Muslims' Asthma Med Usage Declines During Ramadan

Turkish researchers urge physicians to emphasize the importance of regular medication adherence

FRIDAY, Sept. 29 (HealthDay News) -- During Ramadan, most Muslim patients with asthma adjust medication usage to conform with religious fasting rules, according to the results of a study published in the September issue of the Annals of Allergy, Asthma & Immunology.

Ferda Oner Erkekol, M.D., of Ankara University in Ankara, Turkey, and colleagues asked 121 Islamic Turkish asthmatics about their opinions and practices concerning medication use during fasting. Their sources of knowledge regarding asthma, fasting and medication use were also evaluated.

The researchers found that 96 percent of patients believed that inhaled medication could be used during Ramadan, but that only 13 percent continued to use such medications in their usual manner while fasting. Although they found that 90 percent of fasting patients saw no harm with respect to religion in visiting physicians while fasting, they also found that such patients had similar rates in receiving information about medication usage while fasting from physicians and religious sources (37 percent and 32 percent, respectively).

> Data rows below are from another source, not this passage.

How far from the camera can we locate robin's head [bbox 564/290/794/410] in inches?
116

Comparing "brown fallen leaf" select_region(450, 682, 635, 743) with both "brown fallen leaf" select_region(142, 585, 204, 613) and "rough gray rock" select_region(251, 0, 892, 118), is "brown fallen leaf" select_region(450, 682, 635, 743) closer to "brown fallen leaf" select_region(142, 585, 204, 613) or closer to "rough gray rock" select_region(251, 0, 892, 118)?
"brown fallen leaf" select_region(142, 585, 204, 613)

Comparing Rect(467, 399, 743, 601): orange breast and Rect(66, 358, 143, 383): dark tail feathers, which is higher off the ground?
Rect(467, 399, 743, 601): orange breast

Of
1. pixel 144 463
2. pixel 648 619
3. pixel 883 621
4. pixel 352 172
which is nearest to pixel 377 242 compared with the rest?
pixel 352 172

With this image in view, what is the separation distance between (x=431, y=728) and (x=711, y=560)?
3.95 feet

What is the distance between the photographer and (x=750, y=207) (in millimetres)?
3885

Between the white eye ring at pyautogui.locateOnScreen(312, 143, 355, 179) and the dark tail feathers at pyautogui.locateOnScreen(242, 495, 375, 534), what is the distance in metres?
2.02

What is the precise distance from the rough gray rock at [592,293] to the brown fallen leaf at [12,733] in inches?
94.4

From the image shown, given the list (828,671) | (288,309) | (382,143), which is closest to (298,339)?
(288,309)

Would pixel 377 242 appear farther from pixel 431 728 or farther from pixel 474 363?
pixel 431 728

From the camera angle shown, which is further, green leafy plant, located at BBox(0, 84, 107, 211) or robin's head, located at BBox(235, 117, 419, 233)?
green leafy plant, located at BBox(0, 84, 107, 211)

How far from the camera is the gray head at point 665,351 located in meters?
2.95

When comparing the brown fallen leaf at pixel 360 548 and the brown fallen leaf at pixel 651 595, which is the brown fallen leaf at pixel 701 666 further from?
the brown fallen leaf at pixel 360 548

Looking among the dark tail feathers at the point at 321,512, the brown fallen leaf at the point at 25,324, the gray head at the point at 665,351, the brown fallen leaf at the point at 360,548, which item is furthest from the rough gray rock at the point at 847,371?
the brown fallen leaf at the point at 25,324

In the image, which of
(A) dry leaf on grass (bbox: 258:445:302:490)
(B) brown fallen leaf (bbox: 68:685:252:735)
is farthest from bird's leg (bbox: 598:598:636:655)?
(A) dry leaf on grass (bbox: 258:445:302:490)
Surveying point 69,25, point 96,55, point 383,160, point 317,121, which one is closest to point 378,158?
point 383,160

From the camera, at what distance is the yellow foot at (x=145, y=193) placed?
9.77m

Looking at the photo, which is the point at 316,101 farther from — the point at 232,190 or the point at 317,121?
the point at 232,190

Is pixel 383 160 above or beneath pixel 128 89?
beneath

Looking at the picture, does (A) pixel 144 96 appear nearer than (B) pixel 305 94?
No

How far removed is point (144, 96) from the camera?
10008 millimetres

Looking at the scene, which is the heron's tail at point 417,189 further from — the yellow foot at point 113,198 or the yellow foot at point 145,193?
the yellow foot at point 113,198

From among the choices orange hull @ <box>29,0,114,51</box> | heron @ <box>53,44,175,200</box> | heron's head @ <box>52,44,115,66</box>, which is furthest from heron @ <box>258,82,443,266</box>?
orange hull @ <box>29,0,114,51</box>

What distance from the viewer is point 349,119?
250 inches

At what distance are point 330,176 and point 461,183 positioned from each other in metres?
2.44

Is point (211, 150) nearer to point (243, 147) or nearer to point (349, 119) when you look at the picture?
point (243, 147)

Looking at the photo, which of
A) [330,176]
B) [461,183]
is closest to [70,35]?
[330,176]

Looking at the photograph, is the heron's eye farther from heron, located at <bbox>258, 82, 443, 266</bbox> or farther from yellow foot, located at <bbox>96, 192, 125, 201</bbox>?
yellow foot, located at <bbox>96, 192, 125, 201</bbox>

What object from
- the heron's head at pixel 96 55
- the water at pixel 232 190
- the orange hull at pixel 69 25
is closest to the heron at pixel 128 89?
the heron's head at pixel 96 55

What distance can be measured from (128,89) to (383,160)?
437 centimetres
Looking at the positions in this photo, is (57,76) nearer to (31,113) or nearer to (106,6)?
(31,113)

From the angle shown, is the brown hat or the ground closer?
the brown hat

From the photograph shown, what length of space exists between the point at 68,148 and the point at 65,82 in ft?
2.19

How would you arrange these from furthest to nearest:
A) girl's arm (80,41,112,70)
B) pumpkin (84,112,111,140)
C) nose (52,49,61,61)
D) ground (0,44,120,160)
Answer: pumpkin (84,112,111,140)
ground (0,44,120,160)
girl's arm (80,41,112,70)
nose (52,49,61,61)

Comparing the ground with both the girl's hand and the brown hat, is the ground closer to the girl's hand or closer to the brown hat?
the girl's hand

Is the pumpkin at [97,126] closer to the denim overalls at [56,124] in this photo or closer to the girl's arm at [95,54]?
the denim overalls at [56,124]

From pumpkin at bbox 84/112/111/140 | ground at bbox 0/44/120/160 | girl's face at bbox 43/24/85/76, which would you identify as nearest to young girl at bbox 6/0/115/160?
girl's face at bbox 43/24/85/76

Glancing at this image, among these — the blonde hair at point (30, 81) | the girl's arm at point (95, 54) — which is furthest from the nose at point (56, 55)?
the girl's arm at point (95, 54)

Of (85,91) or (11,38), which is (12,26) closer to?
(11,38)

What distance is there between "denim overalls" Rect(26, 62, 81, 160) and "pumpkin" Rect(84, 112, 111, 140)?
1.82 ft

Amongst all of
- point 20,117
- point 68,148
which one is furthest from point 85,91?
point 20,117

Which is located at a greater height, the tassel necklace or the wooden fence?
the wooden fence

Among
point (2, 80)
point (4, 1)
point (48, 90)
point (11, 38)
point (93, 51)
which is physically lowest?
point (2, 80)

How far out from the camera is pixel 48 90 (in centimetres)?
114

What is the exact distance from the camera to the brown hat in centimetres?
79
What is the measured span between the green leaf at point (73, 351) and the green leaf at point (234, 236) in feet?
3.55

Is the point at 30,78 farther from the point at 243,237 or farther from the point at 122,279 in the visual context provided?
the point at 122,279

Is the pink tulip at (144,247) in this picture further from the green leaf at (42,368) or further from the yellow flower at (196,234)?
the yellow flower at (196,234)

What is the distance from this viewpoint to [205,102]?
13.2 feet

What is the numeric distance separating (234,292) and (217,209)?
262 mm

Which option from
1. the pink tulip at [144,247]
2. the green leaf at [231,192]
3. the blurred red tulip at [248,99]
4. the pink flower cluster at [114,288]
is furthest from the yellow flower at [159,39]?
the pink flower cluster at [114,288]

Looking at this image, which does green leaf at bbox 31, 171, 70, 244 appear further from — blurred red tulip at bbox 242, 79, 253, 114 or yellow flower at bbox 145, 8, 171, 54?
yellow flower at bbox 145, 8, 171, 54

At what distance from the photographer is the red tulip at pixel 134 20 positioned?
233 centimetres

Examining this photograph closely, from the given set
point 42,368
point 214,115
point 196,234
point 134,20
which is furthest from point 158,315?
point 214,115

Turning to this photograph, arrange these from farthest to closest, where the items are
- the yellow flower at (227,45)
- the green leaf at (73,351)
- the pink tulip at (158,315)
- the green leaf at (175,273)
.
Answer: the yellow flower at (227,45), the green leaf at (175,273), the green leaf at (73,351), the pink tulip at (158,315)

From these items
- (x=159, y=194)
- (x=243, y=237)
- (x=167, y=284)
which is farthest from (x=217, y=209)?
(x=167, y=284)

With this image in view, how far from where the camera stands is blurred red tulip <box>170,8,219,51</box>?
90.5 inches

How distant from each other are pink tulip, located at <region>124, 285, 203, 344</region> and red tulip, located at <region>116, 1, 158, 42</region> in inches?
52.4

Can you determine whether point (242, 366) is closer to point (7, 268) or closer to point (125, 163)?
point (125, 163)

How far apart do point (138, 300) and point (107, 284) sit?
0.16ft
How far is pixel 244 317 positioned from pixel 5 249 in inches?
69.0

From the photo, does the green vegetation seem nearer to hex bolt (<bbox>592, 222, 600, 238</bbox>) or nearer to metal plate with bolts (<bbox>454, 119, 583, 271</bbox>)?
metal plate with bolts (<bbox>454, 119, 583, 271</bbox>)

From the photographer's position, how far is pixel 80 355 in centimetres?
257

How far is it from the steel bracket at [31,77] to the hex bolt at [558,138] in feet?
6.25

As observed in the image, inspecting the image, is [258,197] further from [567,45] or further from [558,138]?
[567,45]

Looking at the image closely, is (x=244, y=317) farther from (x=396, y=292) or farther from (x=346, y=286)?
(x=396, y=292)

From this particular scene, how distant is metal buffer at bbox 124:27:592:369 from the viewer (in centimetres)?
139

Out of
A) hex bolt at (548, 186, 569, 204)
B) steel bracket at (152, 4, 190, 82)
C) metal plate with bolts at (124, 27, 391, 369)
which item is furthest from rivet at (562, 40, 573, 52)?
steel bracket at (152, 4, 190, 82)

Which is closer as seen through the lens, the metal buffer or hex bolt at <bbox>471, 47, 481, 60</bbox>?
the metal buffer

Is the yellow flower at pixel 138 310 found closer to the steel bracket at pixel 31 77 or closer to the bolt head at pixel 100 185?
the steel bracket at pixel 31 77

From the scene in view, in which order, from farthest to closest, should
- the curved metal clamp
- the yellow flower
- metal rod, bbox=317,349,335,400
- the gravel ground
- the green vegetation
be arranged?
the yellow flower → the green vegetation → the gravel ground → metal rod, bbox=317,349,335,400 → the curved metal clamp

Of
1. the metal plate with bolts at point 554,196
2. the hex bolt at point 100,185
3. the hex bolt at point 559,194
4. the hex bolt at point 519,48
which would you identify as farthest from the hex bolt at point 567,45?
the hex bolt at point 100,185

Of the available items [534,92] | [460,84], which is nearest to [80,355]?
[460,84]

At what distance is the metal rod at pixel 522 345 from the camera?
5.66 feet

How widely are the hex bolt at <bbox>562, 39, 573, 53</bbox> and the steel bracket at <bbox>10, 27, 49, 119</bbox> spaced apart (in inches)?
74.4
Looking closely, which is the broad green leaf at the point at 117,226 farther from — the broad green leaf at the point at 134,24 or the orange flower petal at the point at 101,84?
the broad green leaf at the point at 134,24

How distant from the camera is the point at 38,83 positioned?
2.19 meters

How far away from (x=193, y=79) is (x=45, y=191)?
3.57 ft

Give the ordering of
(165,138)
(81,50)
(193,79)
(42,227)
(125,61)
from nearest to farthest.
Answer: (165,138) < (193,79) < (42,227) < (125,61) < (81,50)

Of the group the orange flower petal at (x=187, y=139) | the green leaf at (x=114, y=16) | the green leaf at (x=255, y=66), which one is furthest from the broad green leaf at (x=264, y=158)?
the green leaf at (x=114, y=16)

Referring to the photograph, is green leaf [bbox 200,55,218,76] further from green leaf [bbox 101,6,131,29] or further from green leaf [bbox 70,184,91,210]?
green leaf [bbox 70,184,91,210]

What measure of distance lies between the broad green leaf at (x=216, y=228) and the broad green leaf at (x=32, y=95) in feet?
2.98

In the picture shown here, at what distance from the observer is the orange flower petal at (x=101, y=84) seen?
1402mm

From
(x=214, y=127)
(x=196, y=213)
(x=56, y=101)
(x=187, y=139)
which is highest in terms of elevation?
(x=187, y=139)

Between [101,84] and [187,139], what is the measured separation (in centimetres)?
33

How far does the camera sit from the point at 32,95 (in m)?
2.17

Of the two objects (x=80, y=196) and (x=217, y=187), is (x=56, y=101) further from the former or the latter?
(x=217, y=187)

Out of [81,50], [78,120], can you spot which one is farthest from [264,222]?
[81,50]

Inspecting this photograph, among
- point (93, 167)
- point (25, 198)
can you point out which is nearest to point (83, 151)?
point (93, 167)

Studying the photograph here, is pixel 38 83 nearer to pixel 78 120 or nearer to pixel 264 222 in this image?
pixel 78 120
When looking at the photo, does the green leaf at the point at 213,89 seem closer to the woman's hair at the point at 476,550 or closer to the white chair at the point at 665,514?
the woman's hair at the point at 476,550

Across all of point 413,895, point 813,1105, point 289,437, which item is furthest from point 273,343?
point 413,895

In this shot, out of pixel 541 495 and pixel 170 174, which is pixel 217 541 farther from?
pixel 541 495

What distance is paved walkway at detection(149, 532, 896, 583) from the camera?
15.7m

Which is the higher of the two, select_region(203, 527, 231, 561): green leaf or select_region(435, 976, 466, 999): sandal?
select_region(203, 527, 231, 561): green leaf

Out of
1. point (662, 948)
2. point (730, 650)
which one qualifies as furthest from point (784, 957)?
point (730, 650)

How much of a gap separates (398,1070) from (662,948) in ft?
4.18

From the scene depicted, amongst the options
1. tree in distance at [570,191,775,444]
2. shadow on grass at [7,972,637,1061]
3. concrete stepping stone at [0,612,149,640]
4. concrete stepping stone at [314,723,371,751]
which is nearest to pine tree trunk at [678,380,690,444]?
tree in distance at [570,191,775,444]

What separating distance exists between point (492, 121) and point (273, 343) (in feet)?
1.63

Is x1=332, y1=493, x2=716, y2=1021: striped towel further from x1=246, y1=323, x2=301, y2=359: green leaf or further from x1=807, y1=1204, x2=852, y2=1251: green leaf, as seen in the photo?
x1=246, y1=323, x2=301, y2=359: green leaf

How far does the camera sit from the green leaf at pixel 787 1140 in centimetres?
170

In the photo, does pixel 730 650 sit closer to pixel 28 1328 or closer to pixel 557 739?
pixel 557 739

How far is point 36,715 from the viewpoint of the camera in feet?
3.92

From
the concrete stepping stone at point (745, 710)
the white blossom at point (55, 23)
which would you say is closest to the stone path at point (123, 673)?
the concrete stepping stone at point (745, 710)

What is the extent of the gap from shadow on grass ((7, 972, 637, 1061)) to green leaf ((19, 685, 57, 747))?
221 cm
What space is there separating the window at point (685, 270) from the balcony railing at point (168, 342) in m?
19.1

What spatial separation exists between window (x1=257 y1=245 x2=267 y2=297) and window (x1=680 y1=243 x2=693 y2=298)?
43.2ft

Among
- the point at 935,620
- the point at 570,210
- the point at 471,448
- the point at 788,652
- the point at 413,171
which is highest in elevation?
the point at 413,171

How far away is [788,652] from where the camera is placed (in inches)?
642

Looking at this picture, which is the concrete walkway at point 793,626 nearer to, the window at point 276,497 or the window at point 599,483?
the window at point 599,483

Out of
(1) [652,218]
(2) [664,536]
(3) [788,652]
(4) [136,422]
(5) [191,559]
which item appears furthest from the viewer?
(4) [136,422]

"Although the effect of this rearrangement on asthma control is unknown, keep in mind that regular medication use is one of the cornerstones of asthma management," the authors conclude. "Therefore, individual conditions, such as fasting, should be questioned, patients should be followed up carefully for the relationship between fasting and asthma control, and the importance of regular use of medications should be emphasized in regular visits."